Kinetikos Health has developed a suite of digital tools called Kinetikos4PD, including a medical-grade platform for healthcare professionals and a phone app for those living with Parkinson’s. Together, they allow clinicians to better manage treatment programmes and provide individuals with more control and visibility into how their condition is being treated.
The presentation brought together a select audience of researchers and healthcare professionals, including Dr Richard Genever and Sue Thomas from the Neurology Academy, alongside representatives from the Yorkshire & Humber AHSN, Parkinson’s UK, Sheffield Care Commissioning Group, Advanced Wellbeing Research Centre and Healthwatch.
Pedro Teixeira of Kinetikos Health said” “Our platform offers significant benefits, from early detection when a patient’s condition changes, to tracking whether someone is taking their medication.

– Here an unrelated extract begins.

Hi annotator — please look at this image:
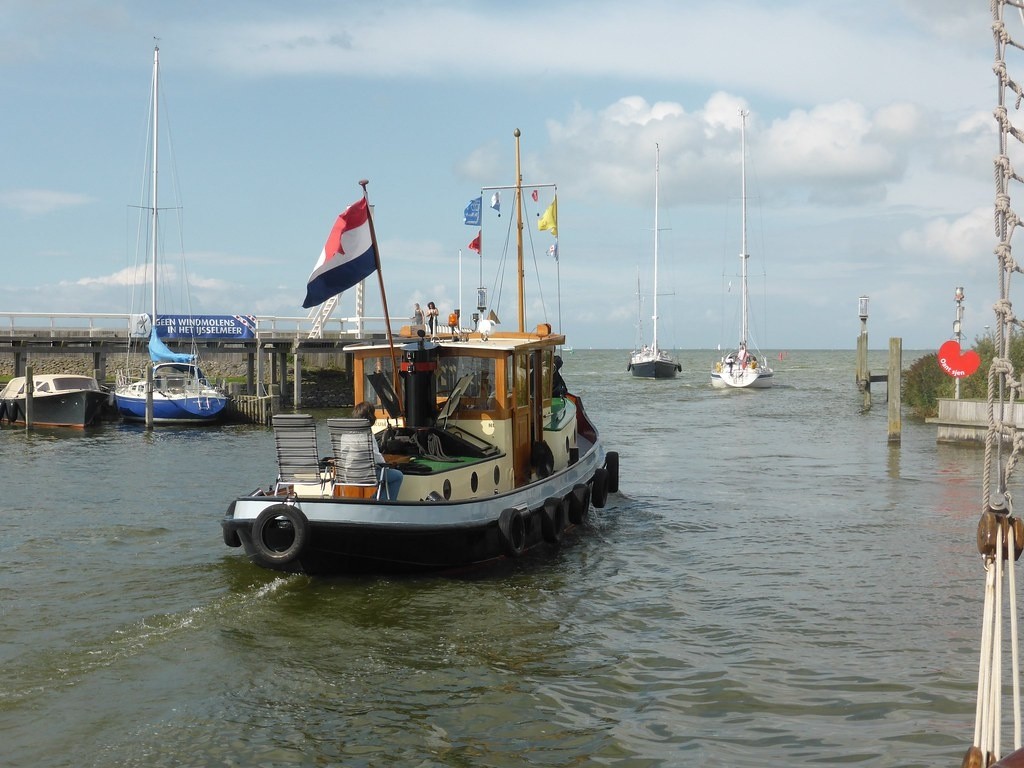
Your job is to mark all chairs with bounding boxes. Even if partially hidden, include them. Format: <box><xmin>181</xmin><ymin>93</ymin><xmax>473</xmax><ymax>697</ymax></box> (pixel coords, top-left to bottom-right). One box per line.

For individuals with Parkinson’s, we believe it is very powerful to have access to this real-time data.
“The Kinetikos Health platform also allows clinicians to prioritise patients for follow-up, which is an important part of how we can help healthcare providers allocate resources more efficiently,” Teixeira continued. “We believe that by enabling better shared decision making between clinicians and the individuals they treat, we can improve outcomes.”
“This was a brilliant opportunity to present the benefits of the digital app to the range of people and organisations involved in Parkinson’s management across South Yorkshire and Bassetlaw ICS,” said Sue Thomas, a healthcare consultant for the Neurology Academy. “This includes those living with the condition, as well as consultants, specialist nurses, commissioners, providers, AHSN, and academics from the Universities of Sheffield and Hallam. It was agreed digital technology could improve patient outcomes as well as increasing service capacity and reducing costs.”